## WORK TASK
Each line of the data below that carries the word "https" needs to be copied.

Plain-text document sources
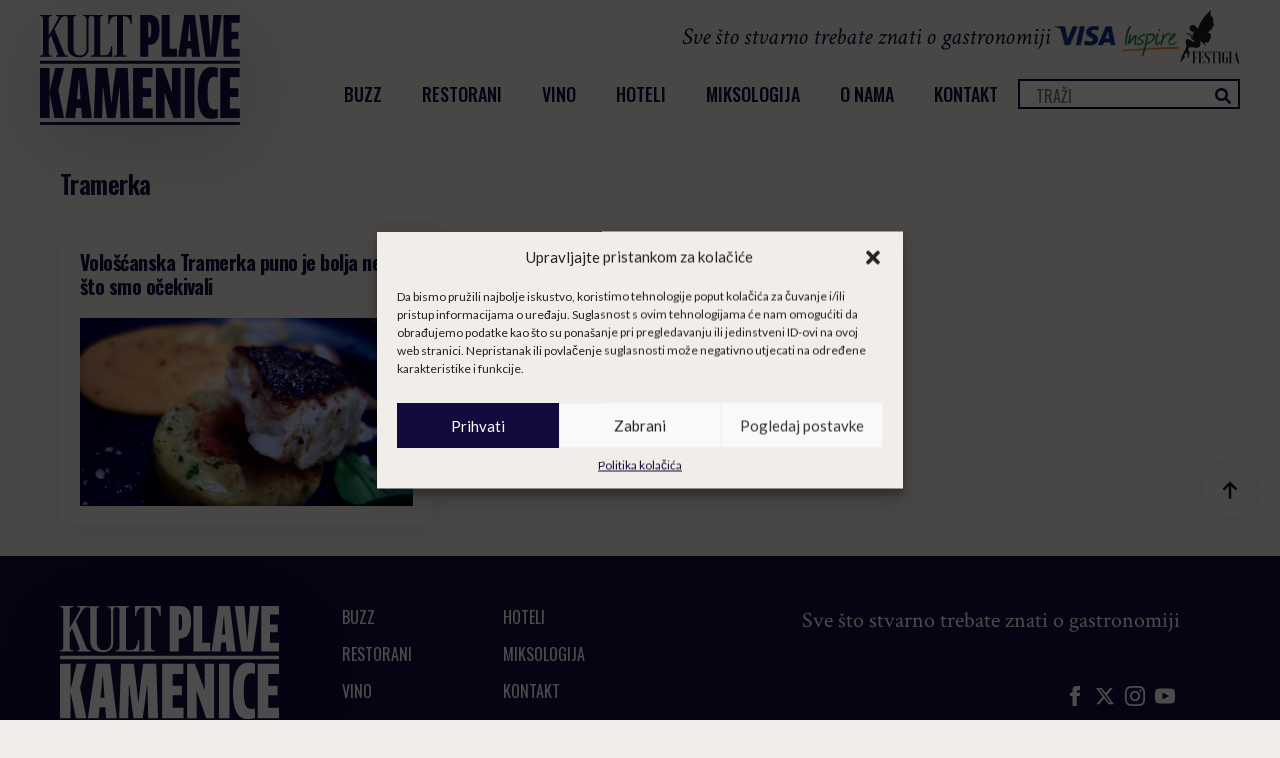

--- FILE ---
content_type: text/html; charset=utf-8
request_url: https://www.google.com/recaptcha/api2/aframe
body_size: 267
content:
<!DOCTYPE HTML><html><head><meta http-equiv="content-type" content="text/html; charset=UTF-8"></head><body><script nonce="Fi69K3nReT5hsDSr9QYNPw">/** Anti-fraud and anti-abuse applications only. See google.com/recaptcha */ try{var clients={'sodar':'https://pagead2.googlesyndication.com/pagead/sodar?'};window.addEventListener("message",function(a){try{if(a.source===window.parent){var b=JSON.parse(a.data);var c=clients[b['id']];if(c){var d=document.createElement('img');d.src=c+b['params']+'&rc='+(localStorage.getItem("rc::a")?sessionStorage.getItem("rc::b"):"");window.document.body.appendChild(d);sessionStorage.setItem("rc::e",parseInt(sessionStorage.getItem("rc::e")||0)+1);localStorage.setItem("rc::h",'1768698017312');}}}catch(b){}});window.parent.postMessage("_grecaptcha_ready", "*");}catch(b){}</script></body></html>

## EXPECTED ANSWER
request_url: https://www.google.com/recaptcha/api2/aframe
<!DOCTYPE HTML><html><head><meta http-equiv="content-type" content="text/html; charset=UTF-8"></head><body><script nonce="Fi69K3nReT5hsDSr9QYNPw">/** Anti-fraud and anti-abuse applications only. See google.com/recaptcha */ try{var clients={'sodar':'https://pagead2.googlesyndication.com/pagead/sodar?'};window.addEventListener("message",function(a){try{if(a.source===window.parent){var b=JSON.parse(a.data);var c=clients[b['id']];if(c){var d=document.createElement('img');d.src=c+b['params']+'&rc='+(localStorage.getItem("rc::a")?sessionStorage.getItem("rc::b"):"");window.document.body.appendChild(d);sessionStorage.setItem("rc::e",parseInt(sessionStorage.getItem("rc::e")||0)+1);localStorage.setItem("rc::h",'1768698017312');}}}catch(b){}});window.parent.postMessage("_grecaptcha_ready", "*");}catch(b){}</script></body></html>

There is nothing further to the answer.